DATA FOR ANALYSIS:
======
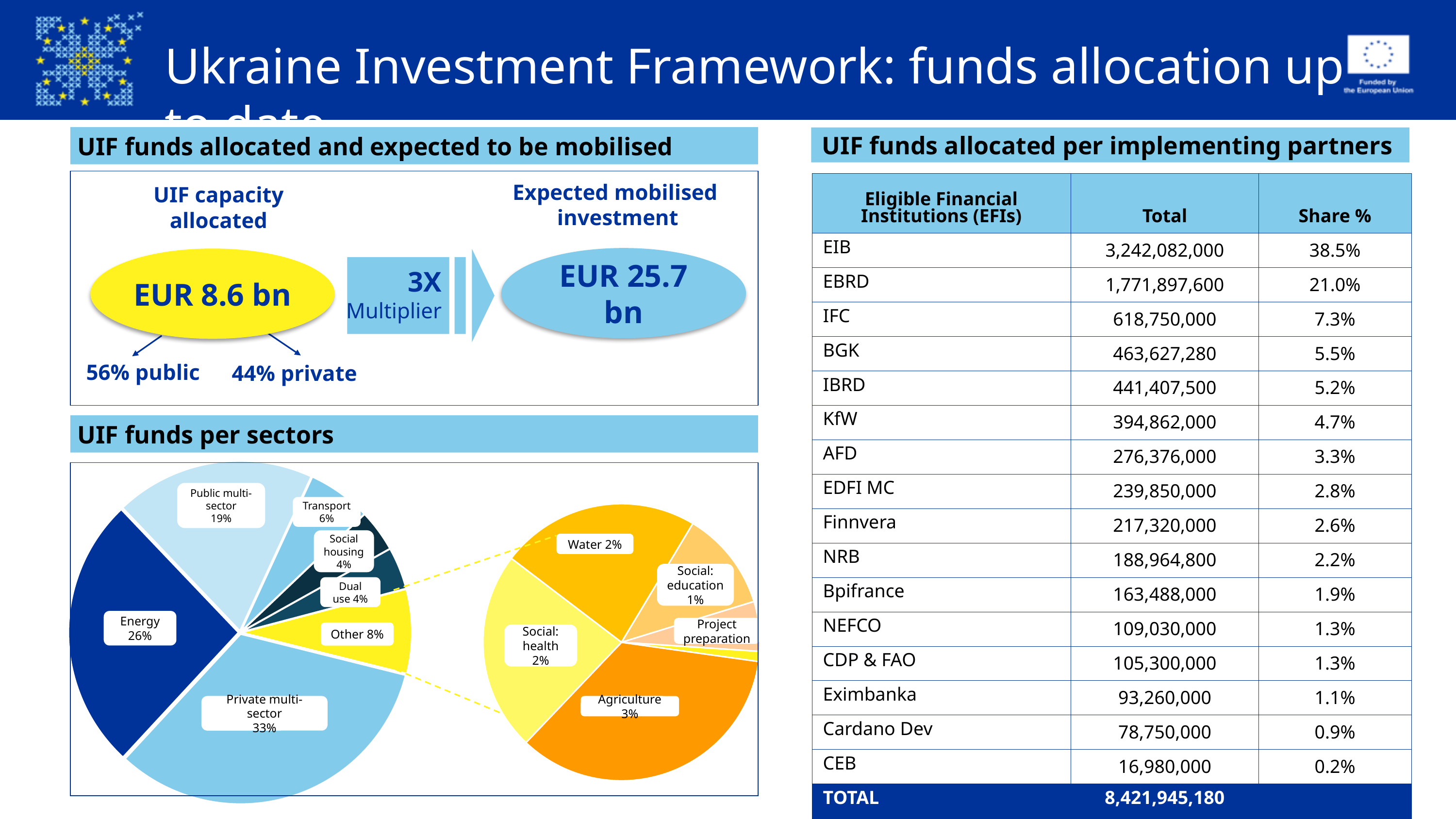
In the 'UIF funds per sectors' chart, what share of the pie is labelled 'Other'? 8% What is the title of the pie chart on the slide? UIF funds per sectors In the 'UIF funds per sectors' chart, what share of funds goes to Private multi-sector? 33% In the 'UIF funds per sectors' chart, what share of funds goes to Public multi-sector? 19% In the 'UIF funds per sectors' chart, which is larger: Energy or Public multi-sector? Energy In the 'UIF funds per sectors' chart, what share of funds goes to Agriculture? 3% In the 'UIF funds per sectors' chart, what share of funds goes to Energy? 26% In the 'UIF funds per sectors' chart, what kind of chart is used? pie chart In the 'UIF funds per sectors' chart, what share of funds goes to Transport? 6% In the 'UIF funds per sectors' chart, what share of funds goes to Water? 2% In the 'UIF funds per sectors' chart, how many percentage points larger is Private multi-sector than Energy? 7 In the 'UIF funds per sectors' chart, which sector has the largest share? Private multi-sector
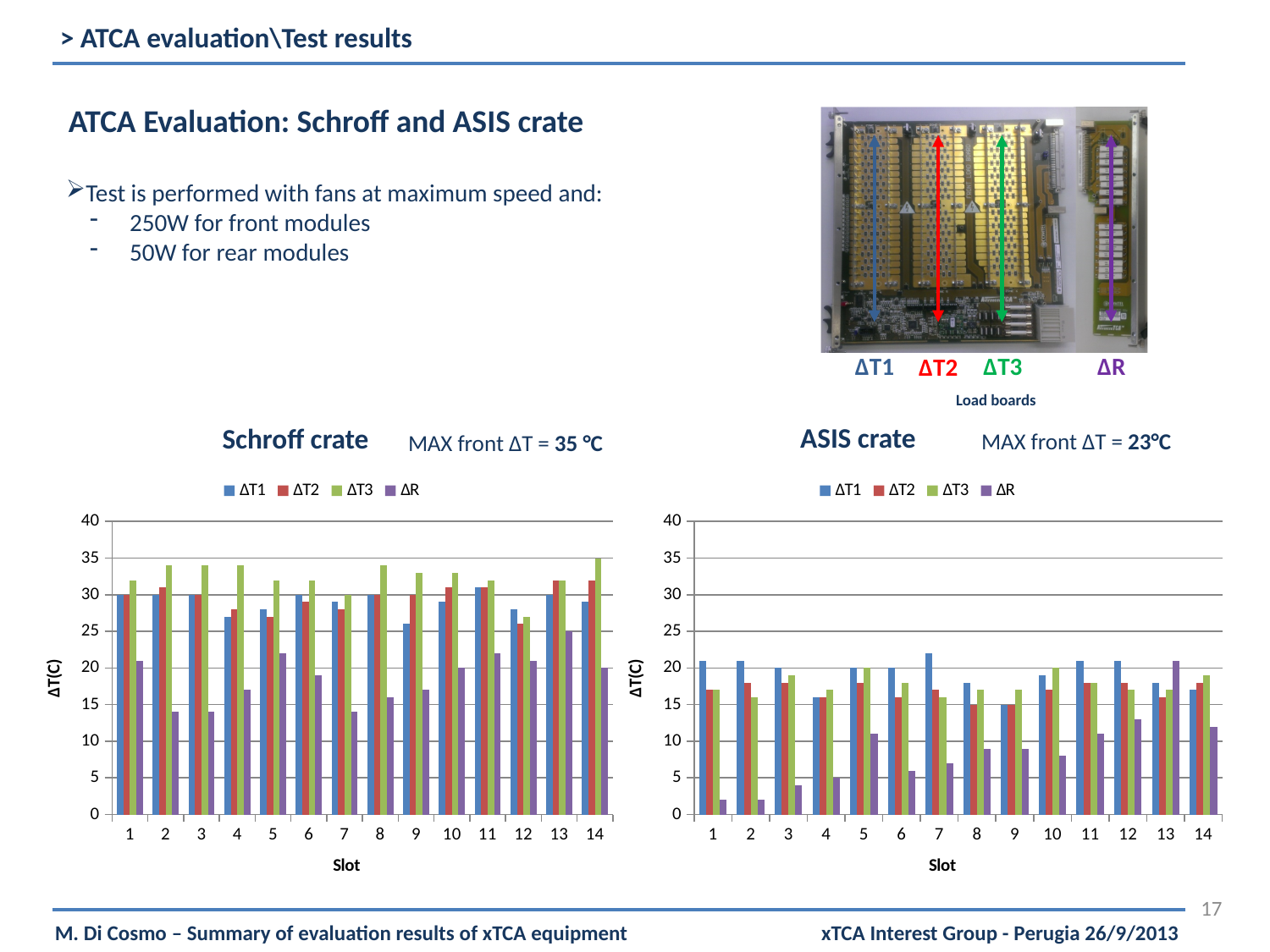
In the ASIS crate chart, which is larger for slot 1: ΔT1 or ΔR? ΔT1 What kind of chart is the Schroff crate chart? bar chart How many slots are shown on the x axis of the Schroff crate chart? 14 What is the label of the y axis on the ASIS crate chart? ΔT(C) In the Schroff crate chart, which is larger for slot 2: ΔT3 or ΔR? ΔT3 In the Schroff crate chart, is the ΔT3 value for slot 2 greater or less than 30? greater In the ASIS crate chart, is the ΔR value for slot 1 greater or less than 5? less How many series does the legend of the ASIS crate chart list? 4 In the Schroff crate chart, which slot has the highest ΔR value? 13 In the Schroff crate chart, is the ΔR value for slot 2 greater or less than 20? less How many slots are shown on the x axis of the ASIS crate chart? 14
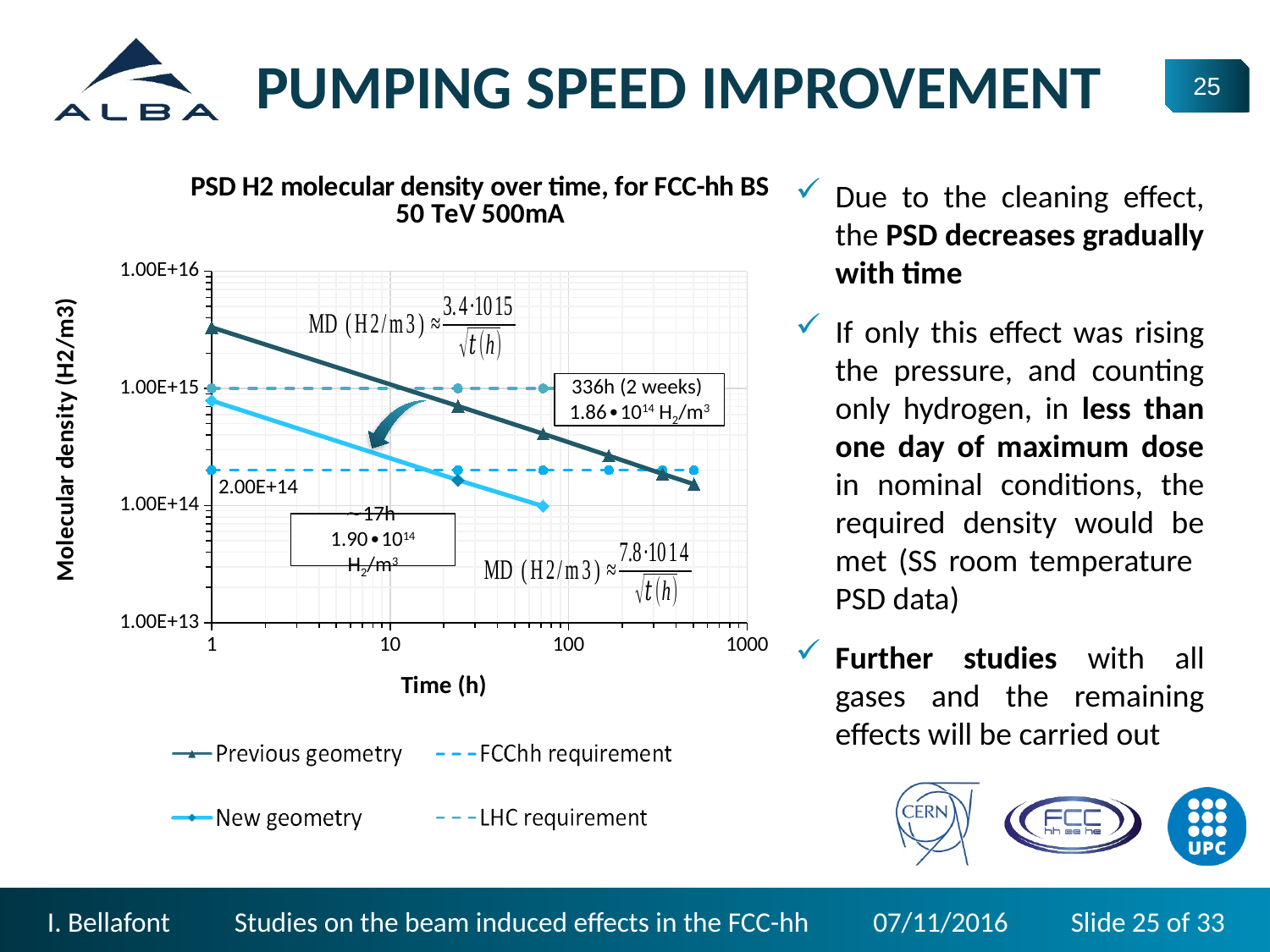
What kind of chart is shown on the slide? Line chart Is the Previous geometry value at 1 h greater or less than 1.00E+15? greater How many series does the chart legend list? 4 What is the value of the LHC requirement line? 1.00E+15 What is the title of the x axis? Time (h) Does the New geometry series rise or fall as time increases? Fall According to the annotation, after how many hours does the Previous geometry reach the FCChh requirement? 336h (2 weeks) According to the annotation, after approximately how many hours does the New geometry reach the FCChh requirement? ~17h Does the Previous geometry series rise or fall as time increases? Fall What is the value of the FCChh requirement line? 2.00E+14 At 1 h, which series has the higher molecular density, Previous geometry or New geometry? Previous geometry Is the New geometry value at 1 h greater or less than 1.00E+15? less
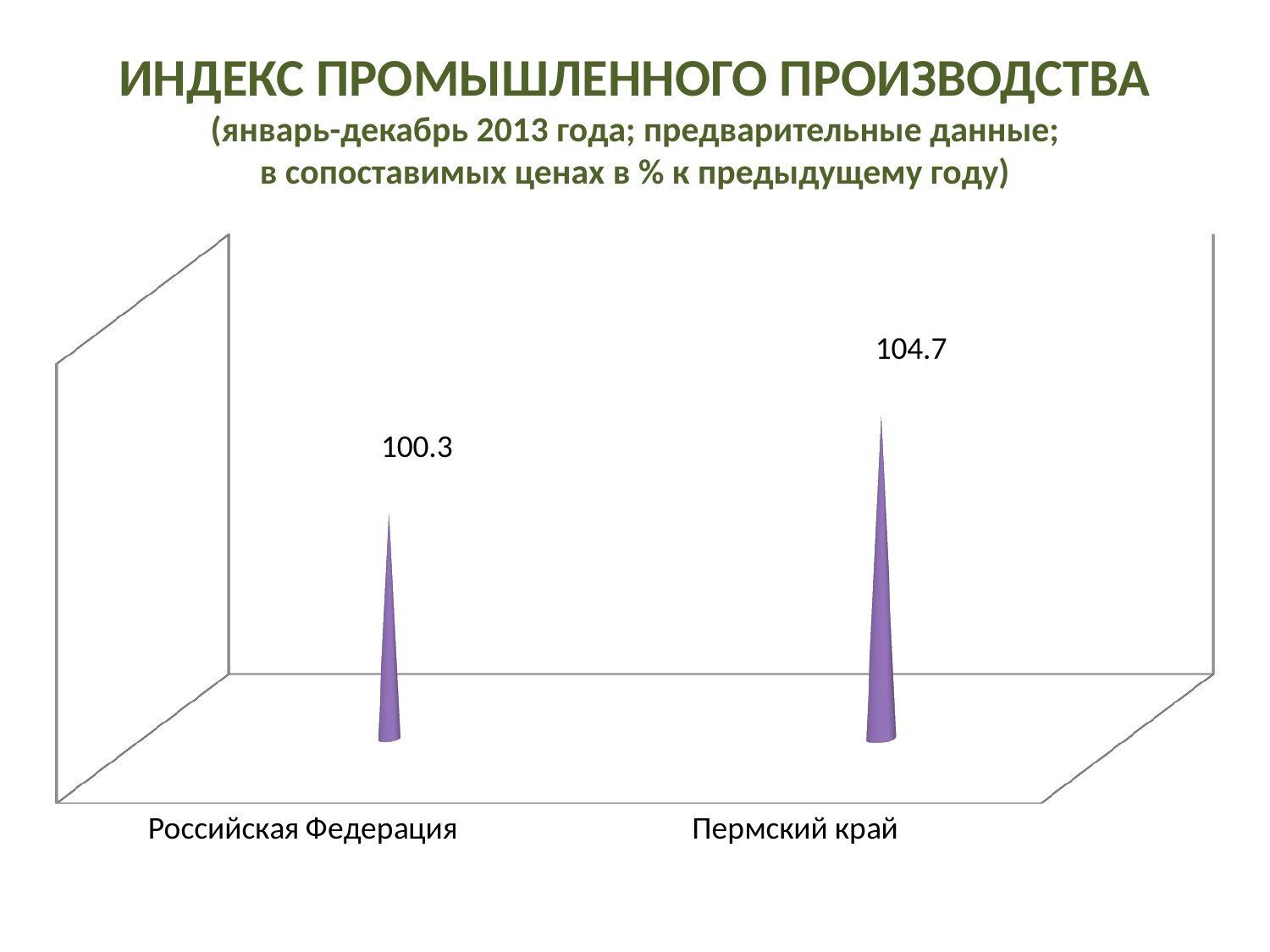
What colour are the bars on the chart? purple Which category has the highest value? Пермский край What kind of chart is shown on the slide? bar chart Which is larger, the value for Российская Федерация or the value for Пермский край? Пермский край What is the value for Российская Федерация? 100.3 What is the difference between the values for Пермский край and Российская Федерация? 4.4 How many categories are shown on the chart? 2 What is the value for Пермский край? 104.7 Do the values rise or fall from Российская Федерация to Пермский край? rise Which category has the lowest value? Российская Федерация What is the title of the chart? ИНДЕКС ПРОМЫШЛЕННОГО ПРОИЗВОДСТВА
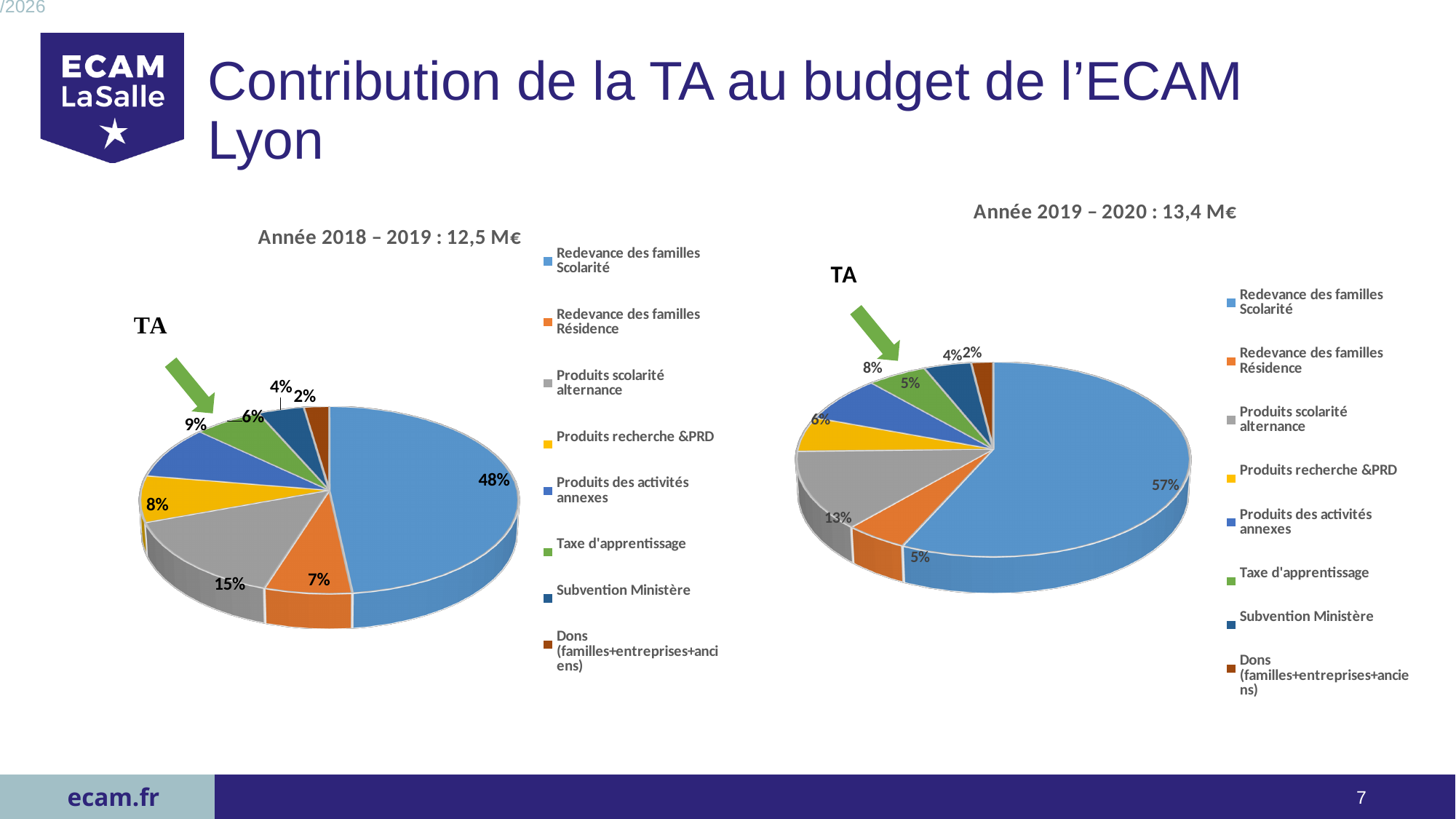
In the 'Année 2018 – 2019 : 12,5 M€' chart, what share does Subvention Ministère represent? 4% How many categories does the legend of the 'Année 2019 – 2020 : 13,4 M€' chart list? 8 What kind of chart is used for 'Année 2018 – 2019 : 12,5 M€'? Pie chart In the 'Année 2018 – 2019 : 12,5 M€' chart, what share does Taxe d'apprentissage represent? 6% In the 'Année 2019 – 2020 : 13,4 M€' chart, what share does Taxe d'apprentissage represent? 5% In the 'Année 2019 – 2020 : 13,4 M€' chart, what share does Redevance des familles Scolarité represent? 57% In the 'Année 2019 – 2020 : 13,4 M€' chart, which category has the smallest slice? Dons (familles+entreprises+anciens) In the 'Année 2019 – 2020 : 13,4 M€' chart, which is larger: Produits des activités annexes or Produits recherche &PRD? Produits des activités annexes In the 'Année 2018 – 2019 : 12,5 M€' chart, which category has the largest slice? Redevance des familles Scolarité In the 'Année 2018 – 2019 : 12,5 M€' chart, what is the difference between the Produits scolarité alternance share and the Redevance des familles Résidence share? 8% In the 'Année 2018 – 2019 : 12,5 M€' chart, what share does Redevance des familles Scolarité represent? 48% In the 'Année 2019 – 2020 : 13,4 M€' chart, what share does Produits scolarité alternance represent? 13%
======
EXERCISE PROMPT:
Copy out every line of the listing above word for word, but leave out the pictures.

SOLVED EXERCISE:
In the 'UIF funds per sectors' chart, what share of the pie is labelled 'Other'? 8% What is the title of the pie chart on the slide? UIF funds per sectors In the 'UIF funds per sectors' chart, what share of funds goes to Private multi-sector? 33% In the 'UIF funds per sectors' chart, what share of funds goes to Public multi-sector? 19% In the 'UIF funds per sectors' chart, which is larger: Energy or Public multi-sector? Energy In the 'UIF funds per sectors' chart, what share of funds goes to Agriculture? 3% In the 'UIF funds per sectors' chart, what share of funds goes to Energy? 26% In the 'UIF funds per sectors' chart, what kind of chart is used? pie chart In the 'UIF funds per sectors' chart, what share of funds goes to Transport? 6% In the 'UIF funds per sectors' chart, what share of funds goes to Water? 2% In the 'UIF funds per sectors' chart, how many percentage points larger is Private multi-sector than Energy? 7 In the 'UIF funds per sectors' chart, which sector has the largest share? Private multi-sector
In the ASIS crate chart, which is larger for slot 1: ΔT1 or ΔR? ΔT1 What kind of chart is the Schroff crate chart? bar chart How many slots are shown on the x axis of the Schroff crate chart? 14 What is the label of the y axis on the ASIS crate chart? ΔT(C) In the Schroff crate chart, which is larger for slot 2: ΔT3 or ΔR? ΔT3 In the Schroff crate chart, is the ΔT3 value for slot 2 greater or less than 30? greater In the ASIS crate chart, is the ΔR value for slot 1 greater or less than 5? less How many series does the legend of the ASIS crate chart list? 4 In the Schroff crate chart, which slot has the highest ΔR value? 13 In the Schroff crate chart, is the ΔR value for slot 2 greater or less than 20? less How many slots are shown on the x axis of the ASIS crate chart? 14
What kind of chart is shown on the slide? Line chart Is the Previous geometry value at 1 h greater or less than 1.00E+15? greater How many series does the chart legend list? 4 What is the value of the LHC requirement line? 1.00E+15 What is the title of the x axis? Time (h) Does the New geometry series rise or fall as time increases? Fall According to the annotation, after how many hours does the Previous geometry reach the FCChh requirement? 336h (2 weeks) According to the annotation, after approximately how many hours does the New geometry reach the FCChh requirement? ~17h Does the Previous geometry series rise or fall as time increases? Fall What is the value of the FCChh requirement line? 2.00E+14 At 1 h, which series has the higher molecular density, Previous geometry or New geometry? Previous geometry Is the New geometry value at 1 h greater or less than 1.00E+15? less
What colour are the bars on the chart? purple Which category has the highest value? Пермский край What kind of chart is shown on the slide? bar chart Which is larger, the value for Российская Федерация or the value for Пермский край? Пермский край What is the value for Российская Федерация? 100.3 What is the difference between the values for Пермский край and Российская Федерация? 4.4 How many categories are shown on the chart? 2 What is the value for Пермский край? 104.7 Do the values rise or fall from Российская Федерация to Пермский край? rise Which category has the lowest value? Российская Федерация What is the title of the chart? ИНДЕКС ПРОМЫШЛЕННОГО ПРОИЗВОДСТВА
In the 'Année 2018 – 2019 : 12,5 M€' chart, what share does Subvention Ministère represent? 4% How many categories does the legend of the 'Année 2019 – 2020 : 13,4 M€' chart list? 8 What kind of chart is used for 'Année 2018 – 2019 : 12,5 M€'? Pie chart In the 'Année 2018 – 2019 : 12,5 M€' chart, what share does Taxe d'apprentissage represent? 6% In the 'Année 2019 – 2020 : 13,4 M€' chart, what share does Taxe d'apprentissage represent? 5% In the 'Année 2019 – 2020 : 13,4 M€' chart, what share does Redevance des familles Scolarité represent? 57% In the 'Année 2019 – 2020 : 13,4 M€' chart, which category has the smallest slice? Dons (familles+entreprises+anciens) In the 'Année 2019 – 2020 : 13,4 M€' chart, which is larger: Produits des activités annexes or Produits recherche &PRD? Produits des activités annexes In the 'Année 2018 – 2019 : 12,5 M€' chart, which category has the largest slice? Redevance des familles Scolarité In the 'Année 2018 – 2019 : 12,5 M€' chart, what is the difference between the Produits scolarité alternance share and the Redevance des familles Résidence share? 8% In the 'Année 2018 – 2019 : 12,5 M€' chart, what share does Redevance des familles Scolarité represent? 48% In the 'Année 2019 – 2020 : 13,4 M€' chart, what share does Produits scolarité alternance represent? 13%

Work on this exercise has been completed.